Critical equipment of adjacent process units shall not be located within the 0.21 bar overpressure contour.

Equipment or structures of adjacent process units within the 0.07 bar overpressure contour shall be designed to withstand the calculated vapour cloud overpressure.

Where large flammable liquid inventories are present, potential thermal radiation effects from liquid pool fires SHALL [PS] be estimated per SP-1258 as part of the Fire and Explosion Assessment. Critical equipment of adjacent process units shall not be located within the 8 kW/m

2 thermal radiation contour, without adequate mitigation.

3.2 Overall Plant Layout

Layout and spacing should be arranged to reduce the effect of the following controllable and uncontrollable factors that contribute to losses:

Uncontrollable factors include site slope, climate, exposure to natural hazards, wind direction and force. However, locating ignition sources upwind of potential vapour leaks or locating the tank farm downhill of essential units may reduce the loss potential from an explosion or fire.
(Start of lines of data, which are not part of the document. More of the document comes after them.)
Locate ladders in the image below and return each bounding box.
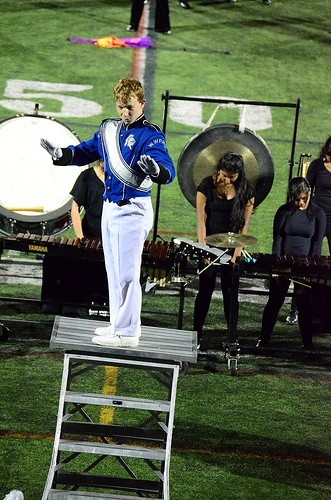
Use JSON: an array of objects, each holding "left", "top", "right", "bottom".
[{"left": 38, "top": 314, "right": 199, "bottom": 499}]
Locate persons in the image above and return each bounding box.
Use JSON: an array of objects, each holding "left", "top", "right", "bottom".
[
  {"left": 254, "top": 177, "right": 326, "bottom": 357},
  {"left": 70, "top": 159, "right": 106, "bottom": 239},
  {"left": 39, "top": 74, "right": 177, "bottom": 347},
  {"left": 193, "top": 152, "right": 255, "bottom": 352},
  {"left": 126, "top": 0, "right": 172, "bottom": 36},
  {"left": 306, "top": 136, "right": 331, "bottom": 258}
]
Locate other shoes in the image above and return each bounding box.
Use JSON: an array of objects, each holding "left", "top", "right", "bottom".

Controllable factors include process design parameters, process equipment design, unloading facilities, maintenance, spare parts supply, control logic and automation, ignition sources, fire protection design, spare production capacity, flammable liquid holdups, spill control and the type of process. Use proper drainage and separation to control spills and fire spread. Refer to SP-1126 and DEP 80.45.10.10.
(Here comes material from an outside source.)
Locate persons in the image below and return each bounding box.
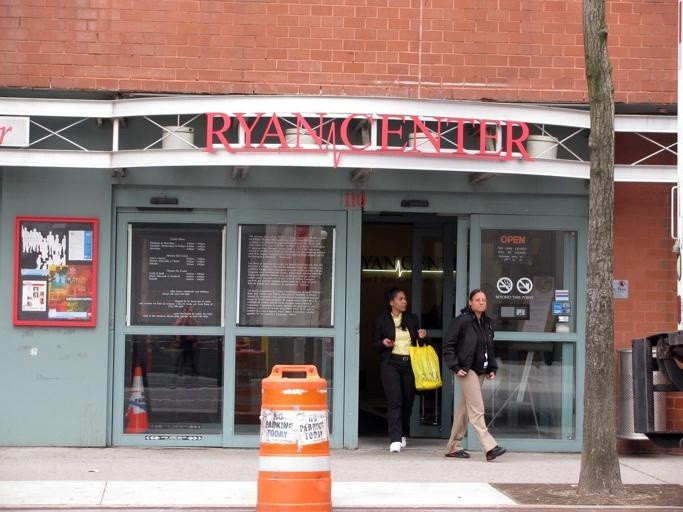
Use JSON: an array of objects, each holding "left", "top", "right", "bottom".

A Fire and Explosion Assessment SHALL [PS] address each facility operation to help establish the layout or orientation of process unit battery limits within the facility. The selected layout should minimise the risk to people, overall property damage and related business interruption should an incident occur.

The principles of H2S management and additional requirements for the layout of plant in high risk sour service are detailed in SP-1190.

Since each area or unit block would typically have a rectangular shape, the maximum unit size should be limited to 90 m x 180 m for firefighting purposes.

Vehicle access routes shall be provided between process units to allow each section of the facility to be accessible from at least two directions. In addition:

Dead end vehicle access routes should be avoided by design.

Vehicle access route widths and clearances shall be sized to handle large moving equipment and emergency vehicles or to a minimum of 8.5 m, whichever is greater.

Sufficient overhead and lateral clearances should be provided for vehicles and cranes to avoid hitting piping racks, pipe ways, tanks or hydrants.

Hydrants and monitors shall be located along vehicle access routes to allow easy hook-up of firefighting vehicles at FERM strategy 3 facilities (see SP-1075).

A minimum of two entrances to the facility shall be provided for emergency vehicles to prevent the possibility of vehicles being blocked during an incident.

The space between battery limits of adjoining units should be kept clear and open. The clear area between units should not be considered as a future area for process expansion.





3.3 Process Units

The process hazards should be classified as high, intermediate, or moderate hazard groups as defined in section 3.3.1. Based on the classification, Table 1 should be consulted to determine the initial spacing required between the various process units based upon the relative hazard of each process. The finalised spacing SHALL [PS] be based on a Fire and Explosion Assessment.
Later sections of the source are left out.